Pasalnya, Undang-undang Cipta Kerja yang jadi acuan aturan tersebut sudah dinyatakan inkonstitusional bersyarat oleh Mahkamah Konstitusi.
“Karena PP Nomor 36 Tahun 2021 adalah aturan turunan dari UU Cipta Kerja, maka tidak bisa digunakan sebagai acuan dalam penetapan UMP/UMK,” ujar Said Iqbal dalam keterangan tertulis, Rabu, 16 November 2022 seperti melansir dari Tempo.co.
Kenaikan UMP Versi Buruh
Oleh sebab itu, kalangan buruh meminta formulasi penetapan upah menggunakan PP No 78 Tahun 2015.

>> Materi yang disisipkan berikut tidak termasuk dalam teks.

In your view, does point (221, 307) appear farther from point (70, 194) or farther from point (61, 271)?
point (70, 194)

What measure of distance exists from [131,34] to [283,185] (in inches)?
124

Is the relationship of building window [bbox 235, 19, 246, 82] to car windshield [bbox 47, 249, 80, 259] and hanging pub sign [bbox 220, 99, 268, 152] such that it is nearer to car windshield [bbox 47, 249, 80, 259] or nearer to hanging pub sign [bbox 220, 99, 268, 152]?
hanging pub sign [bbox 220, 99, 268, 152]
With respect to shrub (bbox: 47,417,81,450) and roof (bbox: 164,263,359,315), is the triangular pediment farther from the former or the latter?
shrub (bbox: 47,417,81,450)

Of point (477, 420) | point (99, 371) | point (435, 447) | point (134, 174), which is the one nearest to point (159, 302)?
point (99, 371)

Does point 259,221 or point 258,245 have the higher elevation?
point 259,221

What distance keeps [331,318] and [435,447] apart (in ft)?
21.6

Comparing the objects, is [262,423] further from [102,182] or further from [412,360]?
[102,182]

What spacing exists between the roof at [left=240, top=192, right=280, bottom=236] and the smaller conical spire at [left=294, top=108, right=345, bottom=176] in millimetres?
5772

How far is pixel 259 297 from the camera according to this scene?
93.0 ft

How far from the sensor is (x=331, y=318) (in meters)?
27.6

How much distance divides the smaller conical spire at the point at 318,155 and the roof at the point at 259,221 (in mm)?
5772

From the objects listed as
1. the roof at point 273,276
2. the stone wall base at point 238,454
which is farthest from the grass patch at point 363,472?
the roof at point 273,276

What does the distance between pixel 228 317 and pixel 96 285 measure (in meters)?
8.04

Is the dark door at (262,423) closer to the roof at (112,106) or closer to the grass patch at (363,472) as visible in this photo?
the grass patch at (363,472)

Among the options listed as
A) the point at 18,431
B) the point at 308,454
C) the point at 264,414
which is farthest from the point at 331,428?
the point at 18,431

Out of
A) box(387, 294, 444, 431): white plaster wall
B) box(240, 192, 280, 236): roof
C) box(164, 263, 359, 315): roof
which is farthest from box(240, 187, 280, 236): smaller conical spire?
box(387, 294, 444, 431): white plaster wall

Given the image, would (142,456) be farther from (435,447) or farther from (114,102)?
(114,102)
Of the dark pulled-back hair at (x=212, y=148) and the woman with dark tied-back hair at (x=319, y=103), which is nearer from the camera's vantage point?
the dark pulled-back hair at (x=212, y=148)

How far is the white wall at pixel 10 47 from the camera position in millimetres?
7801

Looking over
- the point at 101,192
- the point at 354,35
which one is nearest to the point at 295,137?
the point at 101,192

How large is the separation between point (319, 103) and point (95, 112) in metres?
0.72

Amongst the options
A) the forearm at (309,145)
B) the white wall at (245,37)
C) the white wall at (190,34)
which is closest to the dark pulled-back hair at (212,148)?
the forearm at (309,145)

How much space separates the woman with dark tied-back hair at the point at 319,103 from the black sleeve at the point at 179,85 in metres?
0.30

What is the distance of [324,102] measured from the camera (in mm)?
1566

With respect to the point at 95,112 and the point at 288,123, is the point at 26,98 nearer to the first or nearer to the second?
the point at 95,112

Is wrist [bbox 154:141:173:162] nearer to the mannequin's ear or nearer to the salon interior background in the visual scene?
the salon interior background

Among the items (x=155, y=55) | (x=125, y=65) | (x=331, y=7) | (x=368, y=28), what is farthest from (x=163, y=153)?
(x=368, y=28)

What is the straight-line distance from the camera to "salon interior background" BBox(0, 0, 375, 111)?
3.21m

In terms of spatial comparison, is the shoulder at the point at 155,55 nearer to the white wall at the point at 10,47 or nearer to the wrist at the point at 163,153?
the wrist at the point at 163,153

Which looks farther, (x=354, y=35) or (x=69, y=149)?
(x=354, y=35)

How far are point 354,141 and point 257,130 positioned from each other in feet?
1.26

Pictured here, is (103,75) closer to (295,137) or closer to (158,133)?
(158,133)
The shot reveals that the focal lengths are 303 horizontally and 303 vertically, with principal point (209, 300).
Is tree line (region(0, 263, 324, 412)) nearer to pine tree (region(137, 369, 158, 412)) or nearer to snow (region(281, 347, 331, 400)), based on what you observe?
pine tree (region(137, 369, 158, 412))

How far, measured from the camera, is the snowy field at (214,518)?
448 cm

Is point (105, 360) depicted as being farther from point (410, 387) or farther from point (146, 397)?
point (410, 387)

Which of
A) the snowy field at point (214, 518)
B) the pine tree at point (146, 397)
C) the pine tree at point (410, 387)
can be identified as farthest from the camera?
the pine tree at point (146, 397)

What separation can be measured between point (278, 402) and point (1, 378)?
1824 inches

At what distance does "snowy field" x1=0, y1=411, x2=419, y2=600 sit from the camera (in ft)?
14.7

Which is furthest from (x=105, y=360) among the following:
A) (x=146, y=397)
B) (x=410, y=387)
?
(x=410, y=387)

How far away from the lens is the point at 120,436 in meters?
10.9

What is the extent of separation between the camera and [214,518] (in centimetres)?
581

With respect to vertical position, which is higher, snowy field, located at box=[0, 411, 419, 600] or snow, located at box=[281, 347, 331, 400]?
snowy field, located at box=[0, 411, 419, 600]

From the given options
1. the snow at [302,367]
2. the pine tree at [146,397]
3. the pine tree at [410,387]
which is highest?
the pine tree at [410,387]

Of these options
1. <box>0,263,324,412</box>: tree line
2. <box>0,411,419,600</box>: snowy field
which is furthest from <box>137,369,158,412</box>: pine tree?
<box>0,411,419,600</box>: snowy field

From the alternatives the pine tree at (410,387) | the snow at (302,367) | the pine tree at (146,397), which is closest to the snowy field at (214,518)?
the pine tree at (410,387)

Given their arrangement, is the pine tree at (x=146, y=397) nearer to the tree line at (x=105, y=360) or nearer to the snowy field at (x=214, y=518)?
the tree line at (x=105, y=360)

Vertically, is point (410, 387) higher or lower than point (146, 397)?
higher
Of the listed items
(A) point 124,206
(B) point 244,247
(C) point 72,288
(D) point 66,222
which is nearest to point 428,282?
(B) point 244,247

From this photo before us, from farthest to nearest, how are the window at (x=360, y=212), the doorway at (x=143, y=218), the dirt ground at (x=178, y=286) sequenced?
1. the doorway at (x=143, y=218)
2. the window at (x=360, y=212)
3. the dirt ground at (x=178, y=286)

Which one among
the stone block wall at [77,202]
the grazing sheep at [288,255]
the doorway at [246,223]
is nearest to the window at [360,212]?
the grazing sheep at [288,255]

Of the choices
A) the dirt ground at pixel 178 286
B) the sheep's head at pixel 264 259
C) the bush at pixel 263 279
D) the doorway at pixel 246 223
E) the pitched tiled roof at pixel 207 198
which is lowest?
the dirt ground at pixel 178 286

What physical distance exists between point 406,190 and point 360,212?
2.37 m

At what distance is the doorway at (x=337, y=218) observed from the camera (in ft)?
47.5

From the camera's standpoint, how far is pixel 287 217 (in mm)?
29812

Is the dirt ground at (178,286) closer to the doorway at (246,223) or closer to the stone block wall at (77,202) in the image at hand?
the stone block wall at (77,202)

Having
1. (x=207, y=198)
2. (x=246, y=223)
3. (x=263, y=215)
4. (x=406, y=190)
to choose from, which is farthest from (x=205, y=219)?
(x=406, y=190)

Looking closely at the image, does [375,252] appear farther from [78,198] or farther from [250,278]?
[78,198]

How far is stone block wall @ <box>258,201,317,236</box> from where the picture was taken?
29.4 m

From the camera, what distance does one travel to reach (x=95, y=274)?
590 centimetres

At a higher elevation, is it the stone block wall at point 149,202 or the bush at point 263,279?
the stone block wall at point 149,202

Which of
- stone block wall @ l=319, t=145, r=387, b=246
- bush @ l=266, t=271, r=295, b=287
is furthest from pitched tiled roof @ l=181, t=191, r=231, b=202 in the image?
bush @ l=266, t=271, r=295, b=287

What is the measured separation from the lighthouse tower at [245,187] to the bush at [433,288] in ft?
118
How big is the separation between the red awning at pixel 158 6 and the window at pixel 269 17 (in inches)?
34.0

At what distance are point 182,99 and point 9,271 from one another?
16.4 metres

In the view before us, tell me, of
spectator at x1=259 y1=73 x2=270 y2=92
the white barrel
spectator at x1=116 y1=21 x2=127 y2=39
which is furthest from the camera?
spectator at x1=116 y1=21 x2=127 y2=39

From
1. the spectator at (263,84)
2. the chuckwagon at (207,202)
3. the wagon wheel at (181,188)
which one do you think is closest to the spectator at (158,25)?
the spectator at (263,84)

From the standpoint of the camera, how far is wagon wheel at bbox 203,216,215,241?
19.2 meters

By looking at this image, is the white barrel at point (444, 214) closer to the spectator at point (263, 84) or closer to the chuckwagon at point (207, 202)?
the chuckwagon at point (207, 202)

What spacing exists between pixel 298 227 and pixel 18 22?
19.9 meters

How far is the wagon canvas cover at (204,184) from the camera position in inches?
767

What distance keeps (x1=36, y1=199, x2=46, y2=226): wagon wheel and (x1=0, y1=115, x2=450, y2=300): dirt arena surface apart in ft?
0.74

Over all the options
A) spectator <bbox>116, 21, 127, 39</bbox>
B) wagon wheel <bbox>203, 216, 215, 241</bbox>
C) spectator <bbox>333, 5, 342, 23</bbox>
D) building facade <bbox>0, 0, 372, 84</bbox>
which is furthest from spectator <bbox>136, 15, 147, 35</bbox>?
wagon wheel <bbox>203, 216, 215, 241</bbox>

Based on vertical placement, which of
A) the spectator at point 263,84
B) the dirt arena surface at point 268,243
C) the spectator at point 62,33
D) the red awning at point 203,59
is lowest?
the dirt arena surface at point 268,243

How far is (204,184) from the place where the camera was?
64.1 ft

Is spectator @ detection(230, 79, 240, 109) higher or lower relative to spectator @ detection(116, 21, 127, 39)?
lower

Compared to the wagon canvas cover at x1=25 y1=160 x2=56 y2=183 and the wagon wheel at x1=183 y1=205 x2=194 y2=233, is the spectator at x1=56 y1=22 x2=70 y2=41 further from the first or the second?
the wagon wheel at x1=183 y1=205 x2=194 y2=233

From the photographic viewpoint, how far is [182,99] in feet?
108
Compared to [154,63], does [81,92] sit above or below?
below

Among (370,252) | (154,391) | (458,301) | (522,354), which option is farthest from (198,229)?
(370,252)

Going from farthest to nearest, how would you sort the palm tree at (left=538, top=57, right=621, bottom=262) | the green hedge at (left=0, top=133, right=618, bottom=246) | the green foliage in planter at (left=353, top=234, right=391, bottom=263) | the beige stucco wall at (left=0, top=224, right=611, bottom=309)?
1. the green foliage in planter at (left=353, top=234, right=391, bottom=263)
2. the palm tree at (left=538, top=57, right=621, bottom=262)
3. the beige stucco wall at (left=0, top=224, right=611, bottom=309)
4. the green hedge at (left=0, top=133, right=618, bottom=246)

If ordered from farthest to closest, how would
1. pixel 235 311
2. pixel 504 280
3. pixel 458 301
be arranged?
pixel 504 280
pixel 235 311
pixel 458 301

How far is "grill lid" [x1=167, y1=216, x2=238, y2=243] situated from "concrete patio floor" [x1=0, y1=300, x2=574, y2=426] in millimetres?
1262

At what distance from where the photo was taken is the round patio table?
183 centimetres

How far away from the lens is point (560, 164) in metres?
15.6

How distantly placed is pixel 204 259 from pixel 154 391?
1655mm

Dalam peraturan itu, kenaikan upah minimum besarnya dihitung dari nilai inflasi ditambah pertumbuhan ekonomi.
Dari kajian Litbang Partai Buruh, kata dia, proyeksi pertumbuhan ekonomi mencapai 4 hingga 5 persen pada Januari - Desember 2022.
Dengan begitu, kenaikan upah seharusnya bisa di kisaran 6,5 hingga 13 persen dengan mempertimbangkan dua data makro ekonomi tersebut.
“Dengan kata lain, kenaikannya harus lebih tinggi dari angka inflasi dan ditambah dengan alpha atau pertumbuhan ekonomi,” ucap Said.
Ancam Mogok Nasional
Ia pun menegaskan bahwa jika Menaker berkukuh menggunakan PP Nomor 36 tahun 2021, para buruh akan melakukan aksi protes bergelombang dan membesar.
Bahkan, buruh akan mogok kerja nasional pada pertengahan Desember. Aksi mogok nasional itu akan diikuti oleh 5 juta buruh di seluruh Indonesia.
“Puluhan pabrik akan setop berproduksi kalau Apindo dan pemerintah memaksakan. Kami yakin Menteri Ketenagakerjaan menggunakan dasar-dasar yang rasional, tidak menggunakan PP Nomor 36 tahun 2021, tapi PP Nomor 78 Tahun 2015 ” ucap Said.